## Texte fourni
----------------------------------------
L’extrait suivant du livre Flic de Quartier (Delachaux, 2003), caractérise, me semble-t-il, les préoccupations éthiques des policiers, aujourd’hui amenés à se questionner sur leurs pratiques de maintien de l’ordre, essentiellement de la tranquillité publique et de la protection des personnes et des biens, et sur le rapport qu’ils entretiennent avec les communautés migrantes, ceci dans une société en voie de complexification et dans laquelle les apports culturels des uns et des unes doivent rester une richesse, et non devenir un prétexte de heurts et de racisme… mais qu’en penser ?

« Tu passes devant les cellules aux portes grises, métalliques. Toutes occupées. Occupées par des Tammaro, Moulfi, Sebti, Kadem, Dyrmishi, Khatib, Sanchez, Nunes, Stankovic, Djordjevic, Ifili, Ruiz, Louani, Camara, Massamba, Udeh, Sow, Kaloga, Muharemovic, Smajlovic… des noms que te paraissent bien étranges. Etrangers. Il te semble parfois que l’autre est avant tout un étranger. Qu’il soit de chez toi, qu’il soit de ton clan ou de ta patrie, il reste très étrange. - Je m’en veux de toujours le juger, dis-tu parfois devant une bière blonde et des collègues qui te regardent, dubitatifs. - Juger et condamner ! ajoutes-tu, avant de porter ton verre à la bouche, et d’un seul trait, sentir le liquide. Froid
Tu regardes ces noms inscrits à la va-vite sur les portes métalliques et te dis que bien souvent l’étranger fait peur. Et que le flic de quartier a vite fait de franchir le miroir. Tu as fréquemment identifié le type à l’intérieur de la cellule comme étant un voleur, un cambrioleur, un pickpocket, ou encore un proxénète, un malfaiteur, un fraudeur ou un escroc ; mais aussi une ivrogne, une canaille, un arnaqueur. C’est aussi parfois une personne sans pièce d’identité, sans pedigree. Pour l’administration : un type sans vie, sans existence. Dans ce cas-là, tu dis qu’il est pour soi et ses proches, mais qu’il disparaît aux yeux des hommes. Il encombre. Prend de la place et fait naître la peur. Tu ajoutes que les citoyens honnêtes sont immatriculés, numérotés et ainsi identifiés. Et il y a ce sans-papier qui ne l’est pas… qu’il soit d’ici ou d’ailleurs, il encombre. Sans pays. C’est une clientèle que tu connais bien. Ce sont des hommes, ce sont des femmes et ce sont des enfants qui souffrent. Des personnes qui, de nos jours, se dissimulent dans une église et demandent asile à Dieu. Et dans le quartier, les sans-papiers, transpercés par le froid, tenaillés par la faim, à la recherche d’un gîte et d’un couvert, brisent une vitrine et attendent. Attendent leur arrestation. Ils ont soif. Ils ont faim. Aujourd’hui il pleut.
----------------------------------------
## Informations fournies

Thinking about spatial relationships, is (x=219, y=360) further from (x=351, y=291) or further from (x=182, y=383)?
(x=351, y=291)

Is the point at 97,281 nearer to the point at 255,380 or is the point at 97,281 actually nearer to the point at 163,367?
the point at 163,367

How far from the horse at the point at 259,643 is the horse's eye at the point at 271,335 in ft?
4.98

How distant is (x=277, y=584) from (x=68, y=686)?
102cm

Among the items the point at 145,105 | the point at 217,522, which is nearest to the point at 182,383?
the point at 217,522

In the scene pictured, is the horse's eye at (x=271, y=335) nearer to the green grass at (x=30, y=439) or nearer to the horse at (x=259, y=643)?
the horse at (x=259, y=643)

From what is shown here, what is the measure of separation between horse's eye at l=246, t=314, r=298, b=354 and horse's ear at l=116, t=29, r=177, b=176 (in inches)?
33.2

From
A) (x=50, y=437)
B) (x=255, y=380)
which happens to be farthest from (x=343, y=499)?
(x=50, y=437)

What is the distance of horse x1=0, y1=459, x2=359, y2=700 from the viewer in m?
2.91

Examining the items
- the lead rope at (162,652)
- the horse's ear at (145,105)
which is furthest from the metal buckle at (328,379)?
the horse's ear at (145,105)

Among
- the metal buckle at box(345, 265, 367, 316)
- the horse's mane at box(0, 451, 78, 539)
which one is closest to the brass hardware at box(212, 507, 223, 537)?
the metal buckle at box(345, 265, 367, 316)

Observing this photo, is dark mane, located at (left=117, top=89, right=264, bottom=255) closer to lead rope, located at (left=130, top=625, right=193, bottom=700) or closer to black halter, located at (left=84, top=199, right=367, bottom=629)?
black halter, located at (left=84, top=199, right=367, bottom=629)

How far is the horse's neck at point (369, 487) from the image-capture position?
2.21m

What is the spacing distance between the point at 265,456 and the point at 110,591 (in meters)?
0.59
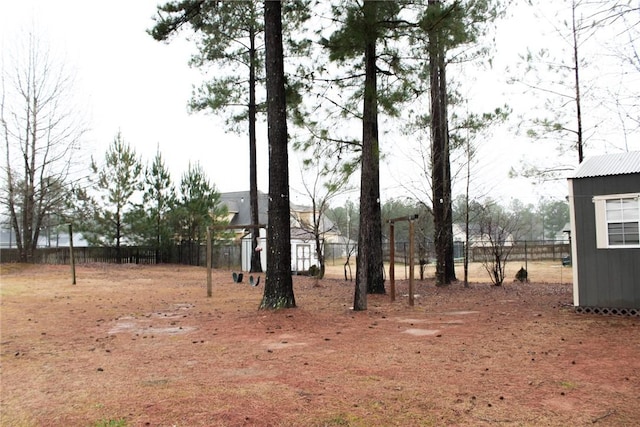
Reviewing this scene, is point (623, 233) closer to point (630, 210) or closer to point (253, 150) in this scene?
point (630, 210)

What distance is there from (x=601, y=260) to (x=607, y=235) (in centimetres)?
44

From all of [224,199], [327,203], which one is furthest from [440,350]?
[224,199]

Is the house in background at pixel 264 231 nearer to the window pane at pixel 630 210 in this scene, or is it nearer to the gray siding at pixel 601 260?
the gray siding at pixel 601 260

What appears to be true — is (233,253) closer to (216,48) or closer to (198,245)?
(198,245)

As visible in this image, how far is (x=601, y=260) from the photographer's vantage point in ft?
26.8

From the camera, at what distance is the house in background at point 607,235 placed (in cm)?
793

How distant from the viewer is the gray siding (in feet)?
26.0

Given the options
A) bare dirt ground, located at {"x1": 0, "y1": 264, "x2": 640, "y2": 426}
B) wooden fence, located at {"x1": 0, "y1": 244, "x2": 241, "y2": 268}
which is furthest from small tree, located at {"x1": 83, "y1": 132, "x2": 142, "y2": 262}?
bare dirt ground, located at {"x1": 0, "y1": 264, "x2": 640, "y2": 426}

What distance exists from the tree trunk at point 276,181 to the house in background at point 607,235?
5098mm

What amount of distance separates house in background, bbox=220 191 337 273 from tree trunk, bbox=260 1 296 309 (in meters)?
6.70

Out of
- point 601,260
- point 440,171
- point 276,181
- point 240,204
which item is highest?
point 240,204

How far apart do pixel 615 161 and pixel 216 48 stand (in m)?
14.8

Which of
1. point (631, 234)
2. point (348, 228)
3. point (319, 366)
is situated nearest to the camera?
point (319, 366)

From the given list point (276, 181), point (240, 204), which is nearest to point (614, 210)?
point (276, 181)
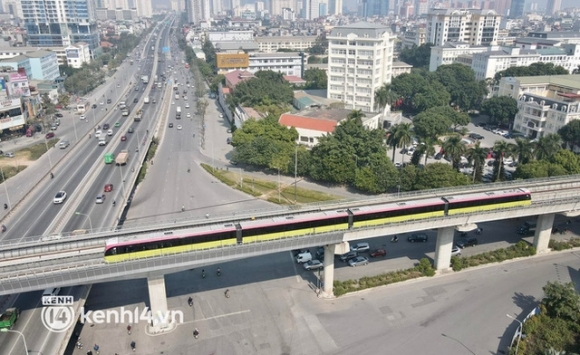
----------------------------------------
## Vos consignes
Extrayez du texte fourni le passage qui va de « L’extrait suivant du » jusqu'à « qu’en penser ? », sans aucune modification.

## Réponse ci-dessous
L’extrait suivant du livre Flic de Quartier (Delachaux, 2003), caractérise, me semble-t-il, les préoccupations éthiques des policiers, aujourd’hui amenés à se questionner sur leurs pratiques de maintien de l’ordre, essentiellement de la tranquillité publique et de la protection des personnes et des biens, et sur le rapport qu’ils entretiennent avec les communautés migrantes, ceci dans une société en voie de complexification et dans laquelle les apports culturels des uns et des unes doivent rester une richesse, et non devenir un prétexte de heurts et de racisme… mais qu’en penser ?